TheLoneWolfling · on April 22, 2015

Did you read the article?

In C, the compiler is perfectly allowed to compile "return x - x" with x uninitialized into "return 1". Accessing an uninitialized variable in C is undefined behavior. The compiler can do anything. Nasal daemons.

> Compilers optimise away significantly more complex things than initialising a variable twice.

Right, but there are cases where being required to initialize a variable to, say, 0, is not equivalent than being required to initialize a variable to <some arbitrary value>.

For instance, "if (x == 0) y = someExpensiveFunction();" with x being uninitialized. With the "must be initialized to a specific constant" this sort of thing cannot be optimized, whereas with "must be consistent" this can be compiled down to nothing.

masklinn · on April 22, 2015

> Did you read the article?

Of course.

> In C, the compiler is perfectly allowed to compile "return x - x" with x uninitialized into "return 1". Accessing an uninitialized variable in C is undefined behavior. The compiler can do anything.

Sure. The peephole optimiser will pretty certainly run first and remove the whole expression though.

> For instance, "if (x == 0) y = someExpensiveFunction();" with x being uninitialized. With the "must be initialized to a specific constant" this sort of thing cannot be optimized, whereas with "must be consistent" this can be compiled down to nothing.

You've noted yourself in an other comment that the arbitrary value may be 0, the compiler can make no assumption about what's inside x, so there's absolutely no way to optimise this away, whereas with a specified constant the compiler knows statically whether the test will or will not succeed.

TheLoneWolfling · on April 22, 2015

> The peephole optimiser will pretty certainly run first

That's what I'm trying to avoid though. The whole "pretty certainly" thing. The compiler will "pretty certainly" do not optimize this. The compiler will "pretty certainly" optimize that.

And then compiler versions change and people get bitten. Time and time again.

You're misinterpreting what I'm trying to say w.r.t. uninitialized variables here, or perhaps I'm just being idiotic at explaining myself.

In what I'm describing, the compiler can assume the value of x to be anything it wishes. It's just that, once the value is fixed, it must be fixed.

Think of it this way: the compiler may choose any initial value of any variable it chooses.

I'm proposing a language where a read from an uninitialized variable must be consistent with the uninitialized variable having been set to an arbitrary value (in range) before the first read from it.
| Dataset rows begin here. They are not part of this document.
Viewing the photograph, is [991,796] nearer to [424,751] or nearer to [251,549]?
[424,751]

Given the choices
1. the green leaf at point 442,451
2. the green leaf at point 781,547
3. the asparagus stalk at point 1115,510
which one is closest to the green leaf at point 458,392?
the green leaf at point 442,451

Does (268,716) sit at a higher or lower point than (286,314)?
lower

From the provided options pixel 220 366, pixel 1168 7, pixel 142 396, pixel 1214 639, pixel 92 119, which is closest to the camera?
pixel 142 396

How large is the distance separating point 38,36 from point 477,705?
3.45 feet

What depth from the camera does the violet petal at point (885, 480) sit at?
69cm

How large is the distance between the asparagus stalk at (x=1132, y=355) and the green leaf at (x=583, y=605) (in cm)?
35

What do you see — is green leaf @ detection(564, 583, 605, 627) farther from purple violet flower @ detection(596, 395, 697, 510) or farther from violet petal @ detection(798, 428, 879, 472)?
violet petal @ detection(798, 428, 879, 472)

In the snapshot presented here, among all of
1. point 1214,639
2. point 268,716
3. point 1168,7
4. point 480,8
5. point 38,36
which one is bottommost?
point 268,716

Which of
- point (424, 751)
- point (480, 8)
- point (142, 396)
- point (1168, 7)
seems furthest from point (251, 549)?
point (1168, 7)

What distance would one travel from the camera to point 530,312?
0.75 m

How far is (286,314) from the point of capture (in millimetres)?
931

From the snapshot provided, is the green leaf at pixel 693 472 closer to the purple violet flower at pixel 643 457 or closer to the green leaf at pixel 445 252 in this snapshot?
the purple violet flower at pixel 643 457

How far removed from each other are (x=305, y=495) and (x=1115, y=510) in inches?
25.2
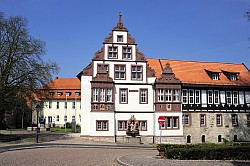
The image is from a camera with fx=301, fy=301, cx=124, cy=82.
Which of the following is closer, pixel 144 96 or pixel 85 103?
pixel 85 103

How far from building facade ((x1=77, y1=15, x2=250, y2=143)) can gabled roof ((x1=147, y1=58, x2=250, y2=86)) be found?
0.25 meters

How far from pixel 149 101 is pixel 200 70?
999 cm

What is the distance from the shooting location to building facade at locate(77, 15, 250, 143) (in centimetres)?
3697

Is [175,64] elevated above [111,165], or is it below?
above

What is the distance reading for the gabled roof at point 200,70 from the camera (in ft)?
133

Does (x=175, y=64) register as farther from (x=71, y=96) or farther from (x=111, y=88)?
(x=71, y=96)

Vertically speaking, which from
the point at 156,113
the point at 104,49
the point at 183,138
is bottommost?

So compiling the static code {int x; return x;} into {return 0;} is perfectly allowed, as is compiling it into {return 42;}.

Dylan16807 · on April 23, 2015

>The peephole optimiser will pretty certainly run first and remove the whole expression though.
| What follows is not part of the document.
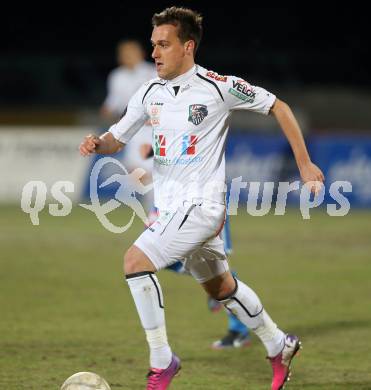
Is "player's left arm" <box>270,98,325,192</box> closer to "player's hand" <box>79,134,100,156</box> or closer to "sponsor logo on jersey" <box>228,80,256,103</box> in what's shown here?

Which is pretty dangerous.

    RunCriticalCodeA();
    if (x) {
      y = 3;
      RunCriticalCodeB();
    } else {
      y = 4;
      RunCriticalCodeB();
    }
    OtherCriticalCodeC();

Fail to initialize x and suddenly all that code is replaced with a return. Even the part outside the if, even the part before the if. Compilers already exist that are this aggressive.

TheLoneWolfling · on April 23, 2015

Yep. Optimization by C compilers has gotten to the point of "your worst enemy is the compiler". (My favorite: I had UB in my debug function, but inside an ifdef debug block for speed purposes. So I was getting the most absurd magic errors, that only happened when I was trying to debug)

As I've said, I want reads from uninitialized variables to be at least consistent.

    if (x) {
        foo();
    } else {
        foo();
    }

should always run foo(). Ditto:

    foo();
    if (x)
        bar();
    baz();

should always run baz() (assuming everything before it is "normal" - not going to get into jumps or system exit here), should always run foo() if it runs baz(), and should always run foo().